== TASK STATEMENT ==
Would you return the full listing exactly, with nothing altered?

---------- DATASET RECORDS ----------

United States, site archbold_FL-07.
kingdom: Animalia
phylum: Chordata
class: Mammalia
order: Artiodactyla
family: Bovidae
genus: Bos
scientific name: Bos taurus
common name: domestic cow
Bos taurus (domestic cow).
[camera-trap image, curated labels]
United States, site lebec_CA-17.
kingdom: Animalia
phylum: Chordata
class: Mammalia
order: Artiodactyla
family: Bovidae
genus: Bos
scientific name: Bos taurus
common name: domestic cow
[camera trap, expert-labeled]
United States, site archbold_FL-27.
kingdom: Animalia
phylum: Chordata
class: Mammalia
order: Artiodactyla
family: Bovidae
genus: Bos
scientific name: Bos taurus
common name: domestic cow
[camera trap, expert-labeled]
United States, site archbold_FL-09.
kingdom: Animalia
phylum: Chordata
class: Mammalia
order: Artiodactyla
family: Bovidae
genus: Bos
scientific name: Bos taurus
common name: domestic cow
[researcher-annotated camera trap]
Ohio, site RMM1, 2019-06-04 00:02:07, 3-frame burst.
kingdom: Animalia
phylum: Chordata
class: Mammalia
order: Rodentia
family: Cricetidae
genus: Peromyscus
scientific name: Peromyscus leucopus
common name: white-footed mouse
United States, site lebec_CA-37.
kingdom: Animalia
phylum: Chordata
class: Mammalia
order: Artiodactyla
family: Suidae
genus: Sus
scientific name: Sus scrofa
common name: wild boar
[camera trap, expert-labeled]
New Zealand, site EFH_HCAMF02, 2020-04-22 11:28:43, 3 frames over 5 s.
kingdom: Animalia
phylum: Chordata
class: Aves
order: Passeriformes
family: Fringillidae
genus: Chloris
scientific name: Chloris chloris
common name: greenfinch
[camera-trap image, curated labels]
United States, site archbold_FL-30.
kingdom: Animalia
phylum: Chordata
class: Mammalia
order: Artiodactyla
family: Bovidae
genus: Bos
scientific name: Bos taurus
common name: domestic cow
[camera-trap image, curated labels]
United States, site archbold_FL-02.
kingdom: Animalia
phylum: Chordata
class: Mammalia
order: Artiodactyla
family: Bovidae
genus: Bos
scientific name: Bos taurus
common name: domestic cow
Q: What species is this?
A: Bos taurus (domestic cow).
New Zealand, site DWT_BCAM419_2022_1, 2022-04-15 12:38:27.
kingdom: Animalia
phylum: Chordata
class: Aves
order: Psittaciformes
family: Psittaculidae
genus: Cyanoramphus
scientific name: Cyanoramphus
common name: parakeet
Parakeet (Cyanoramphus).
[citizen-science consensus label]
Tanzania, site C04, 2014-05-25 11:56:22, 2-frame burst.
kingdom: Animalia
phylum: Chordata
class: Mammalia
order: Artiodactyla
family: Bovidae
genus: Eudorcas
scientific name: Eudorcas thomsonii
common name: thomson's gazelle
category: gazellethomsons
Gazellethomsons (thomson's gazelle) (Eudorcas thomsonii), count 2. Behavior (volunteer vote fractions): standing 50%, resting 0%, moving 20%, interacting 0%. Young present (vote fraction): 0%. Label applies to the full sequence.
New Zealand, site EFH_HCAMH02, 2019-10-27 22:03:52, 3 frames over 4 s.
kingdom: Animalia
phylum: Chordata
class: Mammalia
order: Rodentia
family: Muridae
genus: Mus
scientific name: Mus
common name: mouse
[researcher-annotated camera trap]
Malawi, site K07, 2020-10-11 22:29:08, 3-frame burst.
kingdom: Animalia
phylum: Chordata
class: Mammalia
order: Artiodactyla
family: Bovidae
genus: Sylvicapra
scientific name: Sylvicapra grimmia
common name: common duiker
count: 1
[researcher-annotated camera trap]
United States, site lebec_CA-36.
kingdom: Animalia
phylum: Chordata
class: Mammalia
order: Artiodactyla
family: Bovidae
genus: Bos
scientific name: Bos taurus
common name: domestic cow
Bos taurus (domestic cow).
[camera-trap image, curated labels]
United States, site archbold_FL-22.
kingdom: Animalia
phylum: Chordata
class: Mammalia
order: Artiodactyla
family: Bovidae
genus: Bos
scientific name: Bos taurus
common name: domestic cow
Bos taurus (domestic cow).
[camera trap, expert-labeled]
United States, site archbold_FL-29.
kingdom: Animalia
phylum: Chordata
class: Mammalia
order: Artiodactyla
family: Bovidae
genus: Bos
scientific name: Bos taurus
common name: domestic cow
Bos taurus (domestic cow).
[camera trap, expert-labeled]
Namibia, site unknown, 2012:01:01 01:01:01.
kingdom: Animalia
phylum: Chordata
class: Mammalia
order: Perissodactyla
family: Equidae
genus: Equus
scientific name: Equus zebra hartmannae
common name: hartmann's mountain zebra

----------

== THE ANSWER ==
United States, site archbold_FL-07.
kingdom: Animalia
phylum: Chordata
class: Mammalia
order: Artiodactyla
family: Bovidae
genus: Bos
scientific name: Bos taurus
common name: domestic cow
Bos taurus (domestic cow).
[camera-trap image, curated labels]
United States, site lebec_CA-17.
kingdom: Animalia
phylum: Chordata
class: Mammalia
order: Artiodactyla
family: Bovidae
genus: Bos
scientific name: Bos taurus
common name: domestic cow
[camera trap, expert-labeled]
United States, site archbold_FL-27.
kingdom: Animalia
phylum: Chordata
class: Mammalia
order: Artiodactyla
family: Bovidae
genus: Bos
scientific name: Bos taurus
common name: domestic cow
[camera trap, expert-labeled]
United States, site archbold_FL-09.
kingdom: Animalia
phylum: Chordata
class: Mammalia
order: Artiodactyla
family: Bovidae
genus: Bos
scientific name: Bos taurus
common name: domestic cow
[researcher-annotated camera trap]
Ohio, site RMM1, 2019-06-04 00:02:07, 3-frame burst.
kingdom: Animalia
phylum: Chordata
class: Mammalia
order: Rodentia
family: Cricetidae
genus: Peromyscus
scientific name: Peromyscus leucopus
common name: white-footed mouse
United States, site lebec_CA-37.
kingdom: Animalia
phylum: Chordata
class: Mammalia
order: Artiodactyla
family: Suidae
genus: Sus
scientific name: Sus scrofa
common name: wild boar
[camera trap, expert-labeled]
New Zealand, site EFH_HCAMF02, 2020-04-22 11:28:43, 3 frames over 5 s.
kingdom: Animalia
phylum: Chordata
class: Aves
order: Passeriformes
family: Fringillidae
genus: Chloris
scientific name: Chloris chloris
common name: greenfinch
[camera-trap image, curated labels]
United States, site archbold_FL-30.
kingdom: Animalia
phylum: Chordata
class: Mammalia
order: Artiodactyla
family: Bovidae
genus: Bos
scientific name: Bos taurus
common name: domestic cow
[camera-trap image, curated labels]
United States, site archbold_FL-02.
kingdom: Animalia
phylum: Chordata
class: Mammalia
order: Artiodactyla
family: Bovidae
genus: Bos
scientific name: Bos taurus
common name: domestic cow
Q: What species is this?
A: Bos taurus (domestic cow).
New Zealand, site DWT_BCAM419_2022_1, 2022-04-15 12:38:27.
kingdom: Animalia
phylum: Chordata
class: Aves
order: Psittaciformes
family: Psittaculidae
genus: Cyanoramphus
scientific name: Cyanoramphus
common name: parakeet
Parakeet (Cyanoramphus).
[citizen-science consensus label]
Tanzania, site C04, 2014-05-25 11:56:22, 2-frame burst.
kingdom: Animalia
phylum: Chordata
class: Mammalia
order: Artiodactyla
family: Bovidae
genus: Eudorcas
scientific name: Eudorcas thomsonii
common name: thomson's gazelle
category: gazellethomsons
Gazellethomsons (thomson's gazelle) (Eudorcas thomsonii), count 2. Behavior (volunteer vote fractions): standing 50%, resting 0%, moving 20%, interacting 0%. Young present (vote fraction): 0%. Label applies to the full sequence.
New Zealand, site EFH_HCAMH02, 2019-10-27 22:03:52, 3 frames over 4 s.
kingdom: Animalia
phylum: Chordata
class: Mammalia
order: Rodentia
family: Muridae
genus: Mus
scientific name: Mus
common name: mouse
[researcher-annotated camera trap]
Malawi, site K07, 2020-10-11 22:29:08, 3-frame burst.
kingdom: Animalia
phylum: Chordata
class: Mammalia
order: Artiodactyla
family: Bovidae
genus: Sylvicapra
scientific name: Sylvicapra grimmia
common name: common duiker
count: 1
[researcher-annotated camera trap]
United States, site lebec_CA-36.
kingdom: Animalia
phylum: Chordata
class: Mammalia
order: Artiodactyla
family: Bovidae
genus: Bos
scientific name: Bos taurus
common name: domestic cow
Bos taurus (domestic cow).
[camera-trap image, curated labels]
United States, site archbold_FL-22.
kingdom: Animalia
phylum: Chordata
class: Mammalia
order: Artiodactyla
family: Bovidae
genus: Bos
scientific name: Bos taurus
common name: domestic cow
Bos taurus (domestic cow).
[camera trap, expert-labeled]
United States, site archbold_FL-29.
kingdom: Animalia
phylum: Chordata
class: Mammalia
order: Artiodactyla
family: Bovidae
genus: Bos
scientific name: Bos taurus
common name: domestic cow
Bos taurus (domestic cow).
[camera trap, expert-labeled]
Namibia, site unknown, 2012:01:01 01:01:01.
kingdom: Animalia
phylum: Chordata
class: Mammalia
order: Perissodactyla
family: Equidae
genus: Equus
scientific name: Equus zebra hartmannae
common name: hartmann's mountain zebra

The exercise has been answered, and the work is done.